As director Robert Eggers explained to GQ, in her next project, “The Northman,” Taylor-Joy “added another flourish of visceral fury” to the scene where she is about to sleep with a man against her will. Taylor-Joy remembers racking her brain for everything a woman might do to discourage someone from touching them. Then it came to her. “It was Anya’s idea for Olga to douse her hand with her own menstrual blood before slapping Fjölnir in the face,” Eggers says, recalling it as a “very strong, defiant, and memorable choice.”

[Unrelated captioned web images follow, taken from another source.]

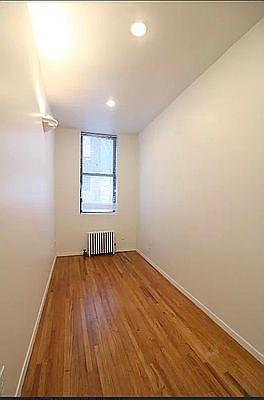 5th image of 442 W 45th St #4S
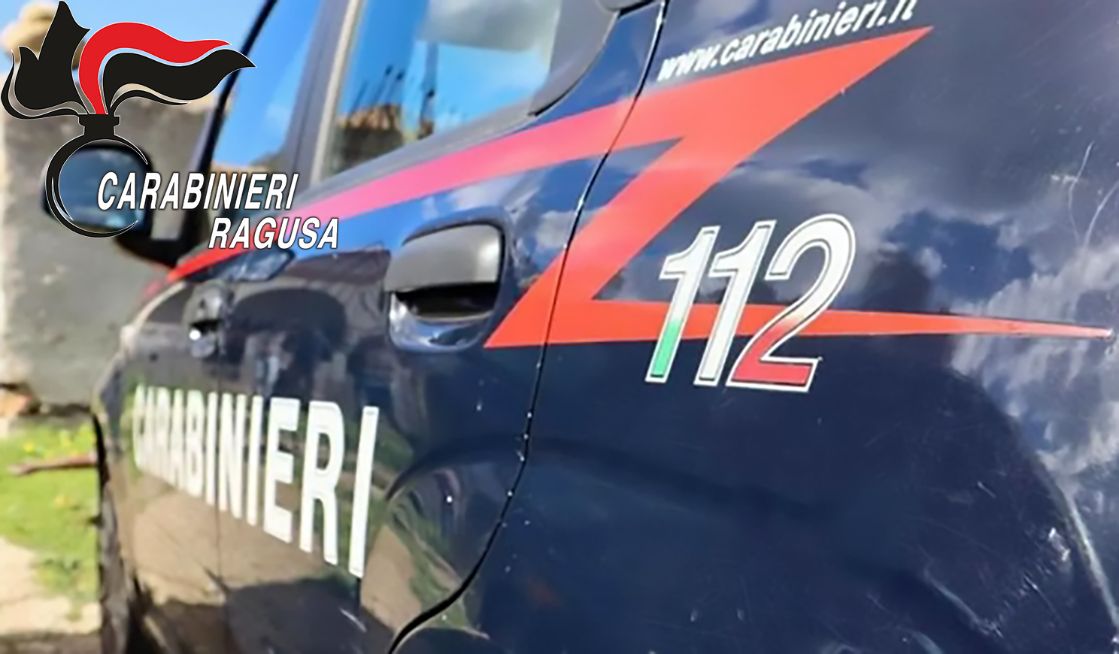 Schiaffi, calci e pugni alla moglie davanti alla figlia piccola: misure cautelari per un 37enne a Modica Schiaffi, calci e pugni alla moglie davanti alla figlia piccola: misure cautelari per un 37enne a Modica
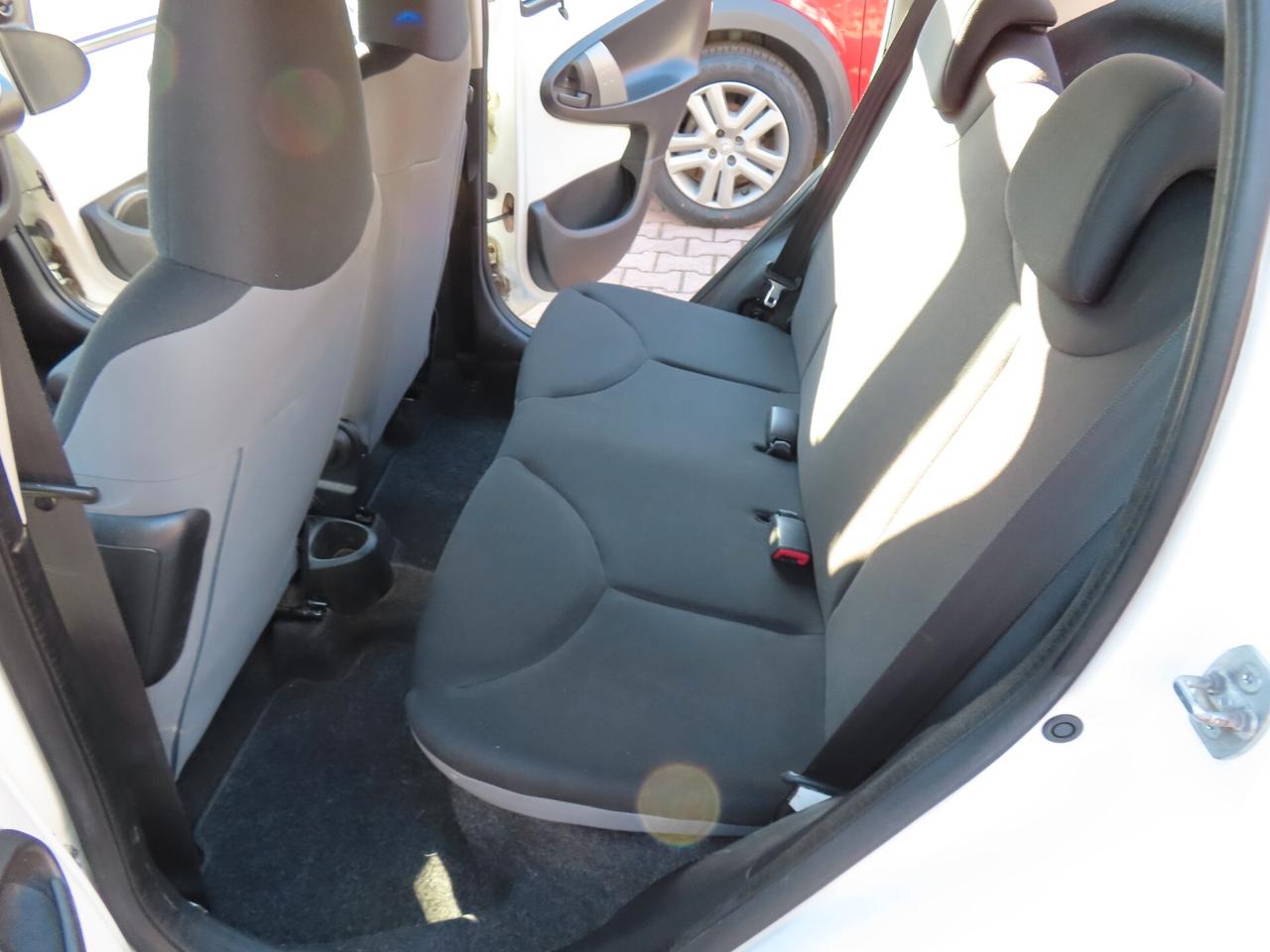 Toyota Aygo 1.0 12V VVT-i 5 porte Lounge Connect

For Taylor-Joy, changing the narrative was also a personal journey

Born in Miami and raised in Buenos Aires and London, the young actress faced criticism and bullying early on. She couldn’t fit in, and the language and cultural barriers made her feel like an outsider. 

“The message I was getting at school was that everything about me was wrong. I think the way that I looked played into it, and then the extremes of my personality definitely played into it,” she says. “If I loved something, I loved something. I have no chill in any regard, and that can be frightening for people, I guess.”

But after her breakthrough with “The Witch,” she vowed never to make anyone else feel as she did during her childhood.

“As a survival mechanism, you learn to be self-effacing and self-deprecating. You bury yourself before anybody else does,” Taylor-Joy said. “What I’m coming to understand is: as long as you’re not causing anyone else harm, you have to stand your ground.”